On a similar note, Joseph Misiti has compiled a large list of machine learning specific resources. The list is titled, Awesome Machine Learning, and it includes resources for various languages, NLP, visualization, and more.

Both lists are on Github, so if you notice something missing from the list, feel free to add it. Contributions are welcome.

Hackathons with Data are Everywhere

It seems that competitions and meetups for hacking data are all over the place. Coding challenges have been around for a long time. Recently, it appears that data is being thrown into the mix. I think the idea is great. Instead of just hacking some app, why not hack with some data that might help people?

GitHub just concluded with the GitHub Data Challenge. Also, the World’s first ever global data science hackathon occurred last month. The Silicon Prairie has even hosted a couple data-centric hackathons. The Omaha World Herald newspaper organized Hack Omaha to turn government data into something useful. Open Iowa also did a very similar thing for developers, designer, and data-junkies in the Des Moines area. I did not personally attend either of these events, but I was surprised to see these similar types of events occurring in the midwest.

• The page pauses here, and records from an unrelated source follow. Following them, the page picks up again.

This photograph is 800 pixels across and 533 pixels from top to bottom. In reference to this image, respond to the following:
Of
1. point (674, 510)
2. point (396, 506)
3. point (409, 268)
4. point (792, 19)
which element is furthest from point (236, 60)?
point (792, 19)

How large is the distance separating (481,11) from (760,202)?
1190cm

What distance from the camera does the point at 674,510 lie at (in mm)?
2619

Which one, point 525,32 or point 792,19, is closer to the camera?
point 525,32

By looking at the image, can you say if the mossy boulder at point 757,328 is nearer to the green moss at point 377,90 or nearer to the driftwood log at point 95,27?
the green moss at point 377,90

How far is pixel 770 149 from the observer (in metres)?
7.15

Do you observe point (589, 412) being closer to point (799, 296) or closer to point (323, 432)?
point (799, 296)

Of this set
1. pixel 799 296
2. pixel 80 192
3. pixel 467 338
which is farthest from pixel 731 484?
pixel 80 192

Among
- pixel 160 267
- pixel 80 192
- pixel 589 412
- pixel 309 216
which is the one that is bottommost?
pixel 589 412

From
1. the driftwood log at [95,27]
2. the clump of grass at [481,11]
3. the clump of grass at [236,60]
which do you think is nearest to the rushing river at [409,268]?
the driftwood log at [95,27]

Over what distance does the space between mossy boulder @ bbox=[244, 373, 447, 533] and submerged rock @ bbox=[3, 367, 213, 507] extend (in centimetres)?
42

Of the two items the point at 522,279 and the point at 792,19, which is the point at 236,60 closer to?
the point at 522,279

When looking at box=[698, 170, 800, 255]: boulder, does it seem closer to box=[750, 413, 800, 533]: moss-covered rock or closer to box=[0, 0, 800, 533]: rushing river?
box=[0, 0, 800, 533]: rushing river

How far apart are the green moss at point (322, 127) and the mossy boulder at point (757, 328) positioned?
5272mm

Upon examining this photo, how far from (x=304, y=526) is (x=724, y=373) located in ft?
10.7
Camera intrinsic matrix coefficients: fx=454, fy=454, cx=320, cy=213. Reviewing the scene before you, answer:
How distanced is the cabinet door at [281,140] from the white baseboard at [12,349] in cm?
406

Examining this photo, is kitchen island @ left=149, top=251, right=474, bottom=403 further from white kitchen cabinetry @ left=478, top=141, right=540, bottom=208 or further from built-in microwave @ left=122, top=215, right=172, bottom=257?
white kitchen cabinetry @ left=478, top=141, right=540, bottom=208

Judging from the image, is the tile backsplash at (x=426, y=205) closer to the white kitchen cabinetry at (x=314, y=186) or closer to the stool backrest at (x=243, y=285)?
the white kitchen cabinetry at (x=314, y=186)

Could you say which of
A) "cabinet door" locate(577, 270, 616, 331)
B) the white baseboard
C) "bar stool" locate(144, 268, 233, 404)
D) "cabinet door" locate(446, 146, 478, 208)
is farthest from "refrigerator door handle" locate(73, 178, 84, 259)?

DataKind is busy organizing data dives all over the country, and Kaggle is currently organizing data science competitions for anyone regardless of location. By the way, Kaggle has become one of my favorite sites, and I will be blogging soon about how to quickly get involved.

Anyhow, it appears hackathons with data are here to stay. What data hackathons or competitions do you know about? Are you planning to attend?

Github Is Cool: They Like Data

Today, GitHub announced the release of archived public activity data called the GitHub public timeline. The dataset can be queried via the Google BigQuery tool.

To make things even more awesome, GitHub is also hosting a Data Challenge. The challenge is to play around with data and create the best visualization possible. You better start now, because the competition ends May 21st. I am not familiar with Google BigQuery so this might be a good time to learn.

This should not surprise anyone. GitHub is always doing cool things, especially for developer-minded people. If you don’t know, GitHub is the best place for hosting your source code.